Final answer:
A particle in simple harmonic motion takes a quarter of its time period T to reach a displacement of 1/√2 times its amplitude. This corresponds to the position where the cosine function is at π/4 or 3π/4, which represents a quarter-cycle. Hence, the correct answer is A. T/4.
Step-by-step explanation:
The question concerns the time it takes for a particle undergoing simple harmonic motion (SHM) to travel from its mean position to a displacement of 1/√2 times its amplitude. Given that SHM can be represented by a cosine function, the position x(t) of the particle at time t is given by A cos(2πt/T), where A is the amplitude and T is the time period.

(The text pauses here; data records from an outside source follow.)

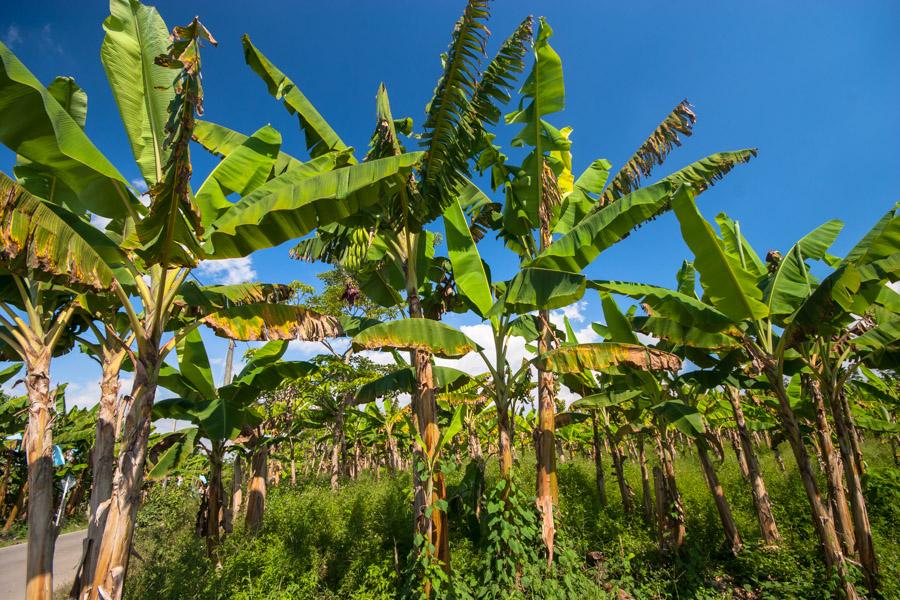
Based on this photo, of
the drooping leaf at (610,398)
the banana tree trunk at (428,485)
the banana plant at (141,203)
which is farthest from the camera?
the drooping leaf at (610,398)

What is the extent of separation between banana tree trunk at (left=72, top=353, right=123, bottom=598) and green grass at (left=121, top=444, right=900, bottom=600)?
9.90 feet

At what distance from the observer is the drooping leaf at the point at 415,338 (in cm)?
486

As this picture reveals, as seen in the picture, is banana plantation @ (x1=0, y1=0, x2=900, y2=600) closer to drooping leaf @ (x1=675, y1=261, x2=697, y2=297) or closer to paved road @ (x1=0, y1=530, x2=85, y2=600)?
drooping leaf @ (x1=675, y1=261, x2=697, y2=297)

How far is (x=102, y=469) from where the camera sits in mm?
3666

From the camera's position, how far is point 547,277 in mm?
5391

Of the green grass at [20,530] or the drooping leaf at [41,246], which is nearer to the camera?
the drooping leaf at [41,246]

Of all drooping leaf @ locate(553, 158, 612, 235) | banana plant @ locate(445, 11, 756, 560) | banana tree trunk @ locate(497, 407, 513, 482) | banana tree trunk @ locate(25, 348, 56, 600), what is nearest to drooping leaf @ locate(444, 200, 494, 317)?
banana plant @ locate(445, 11, 756, 560)

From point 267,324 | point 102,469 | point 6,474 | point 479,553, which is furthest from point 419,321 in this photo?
point 6,474

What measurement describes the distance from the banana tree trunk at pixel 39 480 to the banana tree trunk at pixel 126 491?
1.34 meters

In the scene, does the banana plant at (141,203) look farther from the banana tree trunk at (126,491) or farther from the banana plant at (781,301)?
the banana plant at (781,301)

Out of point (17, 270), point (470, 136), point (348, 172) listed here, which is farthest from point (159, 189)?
point (470, 136)

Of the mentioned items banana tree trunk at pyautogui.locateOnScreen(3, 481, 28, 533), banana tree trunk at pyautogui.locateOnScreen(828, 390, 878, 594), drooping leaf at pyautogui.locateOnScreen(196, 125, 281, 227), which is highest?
drooping leaf at pyautogui.locateOnScreen(196, 125, 281, 227)

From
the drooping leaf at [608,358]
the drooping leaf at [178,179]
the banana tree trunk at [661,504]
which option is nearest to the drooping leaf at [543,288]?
the drooping leaf at [608,358]

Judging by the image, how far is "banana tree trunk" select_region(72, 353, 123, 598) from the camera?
3205 mm
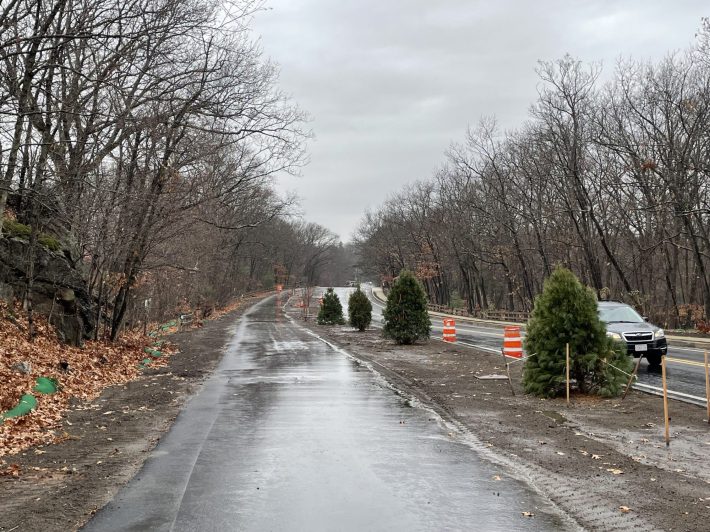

Since we want the displacement to be 1/√2 of the amplitude, we set x(t) = A/√2. This corresponds to the cosine of π/4 or 3π/4, as cos(π/4) = cos(3π/4) = 1/√2. This state is reached at a quarter of the period, as the complete period represents a cycle of 360 degrees or 2π radians. Since a full cycle of cosine from peak to peak takes a time T, and π/4 or 3π/4 corresponds to a quarter of this cycle, the time taken to reach A/√2 is T/4.
Therefore, the correct option for the time taken by the particle to travel from the mean position to 1/√2 times its amplitude is A. T/4.